Thanks Louie. The December issue of Texas Parks and Wildlife Magazine is on newsstands now.

That’s our show… For Texas Parks and Wildlife…I’m Cecilia Nasti.

Outdoor Story: Mindy Waters, Rock Hound

Tuesday, November 25th, 2008

Passport to Texas Outdoor Stories from Texas Parks and Wildlife

To Mindy Waters, all rocks are hidden gems, just waiting to be found and added to her collection at home in Cedar Creek.

Oh we have jaspers, agate, petrified wood. Rocks lining our garden and rocks lining our driveway. They’re everywhere in our house! You open a drawer and there’s a rock, you know.

She and her husband are confessed “rock hounds” and enjoy scouring the Texas countryside in a game of rock hide and seek.

We just love rocks, we hunt rocks, we go to different places. And once you look at some rocks, you get hooked. If it’s in your blood and you want to hunt rocks, that will do it.

And it certainly is in their blood—nipping on the heels of their rock hunt are their up and coming collector grandchildren, or “pebble puppies.”

McKinney Roughs has a lot of good places to look for rocks; just lying on the ground.

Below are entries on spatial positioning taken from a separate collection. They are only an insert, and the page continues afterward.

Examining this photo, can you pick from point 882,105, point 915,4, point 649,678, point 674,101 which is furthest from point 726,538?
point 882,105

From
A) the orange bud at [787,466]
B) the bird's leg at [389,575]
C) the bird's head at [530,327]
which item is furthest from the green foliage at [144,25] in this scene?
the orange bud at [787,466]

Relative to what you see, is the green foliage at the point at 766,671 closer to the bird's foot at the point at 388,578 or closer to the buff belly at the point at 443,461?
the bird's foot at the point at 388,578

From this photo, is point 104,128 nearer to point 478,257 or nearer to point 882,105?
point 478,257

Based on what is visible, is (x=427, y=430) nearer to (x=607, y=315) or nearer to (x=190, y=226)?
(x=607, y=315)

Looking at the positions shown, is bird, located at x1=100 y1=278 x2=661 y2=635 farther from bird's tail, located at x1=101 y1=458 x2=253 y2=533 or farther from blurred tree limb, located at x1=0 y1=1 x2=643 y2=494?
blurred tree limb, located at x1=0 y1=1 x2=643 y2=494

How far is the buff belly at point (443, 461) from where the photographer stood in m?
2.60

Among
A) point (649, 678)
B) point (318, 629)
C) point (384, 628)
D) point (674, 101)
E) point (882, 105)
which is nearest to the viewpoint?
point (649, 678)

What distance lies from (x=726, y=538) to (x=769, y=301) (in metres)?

You find a lot of jaspers, flint. I remember my grandson and I, when he was young, he’d pick up a yellow rock and he’d say, “what’s this?” I’d say, “that’s flint.” Then he’d pick up a red rock and say, “What’s this?” and I’d say, “Well hun’ that’s flint also.” Then he’d pick up a black rock, he’d say, “Don’t tell me it’s flint, right?” I’d go, “yes.” We have a lot of flint here. It’s amazing! So even though it’s flint it just comes in many, many colors. Once you start really looking at what you walk on, it’s amazing, it really is.

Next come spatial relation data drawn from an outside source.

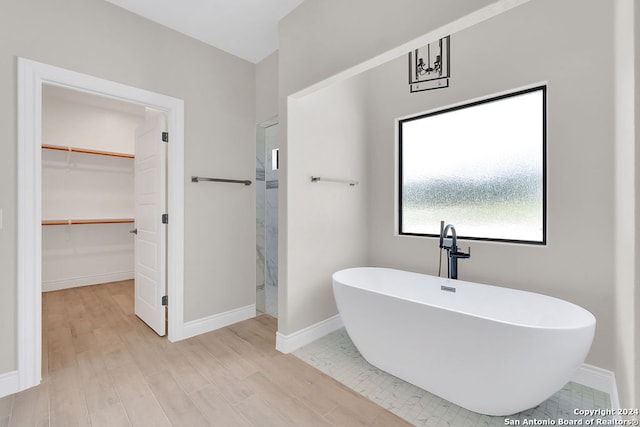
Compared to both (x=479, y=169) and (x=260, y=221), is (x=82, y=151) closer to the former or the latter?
(x=260, y=221)

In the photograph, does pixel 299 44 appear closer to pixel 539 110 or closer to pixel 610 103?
pixel 539 110

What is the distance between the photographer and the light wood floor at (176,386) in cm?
154

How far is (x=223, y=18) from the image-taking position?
7.57 ft

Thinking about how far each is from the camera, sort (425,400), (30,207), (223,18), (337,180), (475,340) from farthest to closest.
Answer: (337,180)
(223,18)
(30,207)
(425,400)
(475,340)

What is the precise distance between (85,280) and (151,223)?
2497 mm

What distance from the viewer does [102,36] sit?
2.07 metres

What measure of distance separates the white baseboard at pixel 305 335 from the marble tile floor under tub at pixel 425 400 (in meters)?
0.23

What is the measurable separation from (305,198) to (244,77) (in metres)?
1.51

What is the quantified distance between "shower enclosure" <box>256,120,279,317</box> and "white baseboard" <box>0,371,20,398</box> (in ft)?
5.87

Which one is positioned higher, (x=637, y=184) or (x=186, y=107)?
(x=186, y=107)

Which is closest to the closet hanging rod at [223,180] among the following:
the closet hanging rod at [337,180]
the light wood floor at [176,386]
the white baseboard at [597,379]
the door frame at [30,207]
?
the closet hanging rod at [337,180]

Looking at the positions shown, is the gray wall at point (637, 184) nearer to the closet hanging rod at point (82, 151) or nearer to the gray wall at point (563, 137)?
the gray wall at point (563, 137)

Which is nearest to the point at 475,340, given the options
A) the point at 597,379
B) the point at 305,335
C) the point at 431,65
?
the point at 597,379

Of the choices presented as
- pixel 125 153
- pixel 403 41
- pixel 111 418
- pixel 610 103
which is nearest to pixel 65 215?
pixel 125 153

Share your outdoor passion at

That’s our show…with research and writing help from Sarah Loden… For Texas Parks and Wildlife…I’m Cecilia Nasti.

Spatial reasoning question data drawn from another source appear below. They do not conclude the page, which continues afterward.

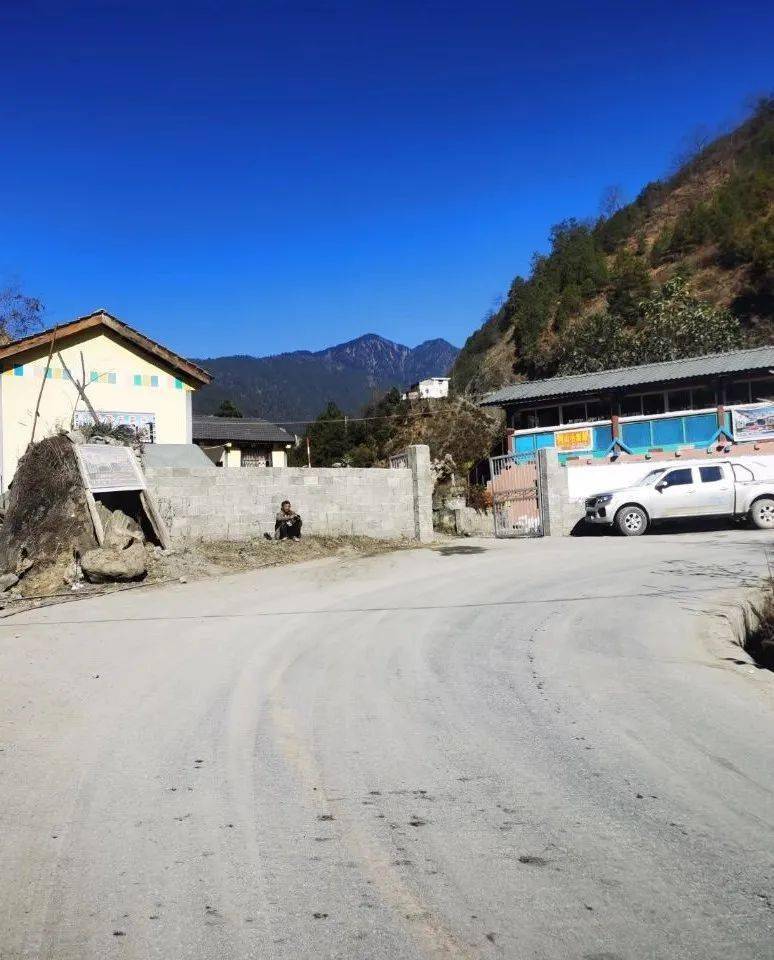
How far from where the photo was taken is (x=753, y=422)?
29984mm

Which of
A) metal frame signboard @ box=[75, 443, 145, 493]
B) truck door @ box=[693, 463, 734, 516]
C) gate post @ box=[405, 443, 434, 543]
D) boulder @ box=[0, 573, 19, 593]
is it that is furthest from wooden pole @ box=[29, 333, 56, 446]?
truck door @ box=[693, 463, 734, 516]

A Short History of Thanksgiving

Monday, November 24th, 2008

Passport to Texas from Texas Parks and Wildlife

Thanksgiving, a “uniquely” American observance is, in fact, a variation on an Old English harvest tradition, which makes sense as the colonists came from Britain.

What we know as Thanksgiving—centuries ago—was actually called Lammas. And that means Loaf Mass in Old English.

Cynthia Brandimarte is program director for Texas historic sites. On Lammas, farmers brought loaves of bread to mass as a token of thanksgiving.

It’s when breads were made from the season’s first grain crop. They were baked, blessed and broken. And it was celebrated on August first or thereabouts. Over some time, especially the 17th and 18th Century, Americans brought over the tradition of observing Thanksgiving at the end of the harvest, which would be closer to our late November date.

When New Englanders, the first to observe the day, moved west, they brought their traditions with them. However, Thanksgiving did not become a nationally recognized celebration until the mid 19th Century.

Sarah Josepha Hale, Editor of Goudy’s Ladies Book, took it upon herself to make it a widespread celebration; and that was in the 1840s.

At Thanksgiving, remember to give a nod of gratitude for nature’s bounty, and for the people who made this long weekend of food and football possible.

That’s our show for today… from all of us at Passport to Texas…we wish you a very happy Thanksgiving…For Texas Parks and Wildlife…I’m Cecilia Nasti.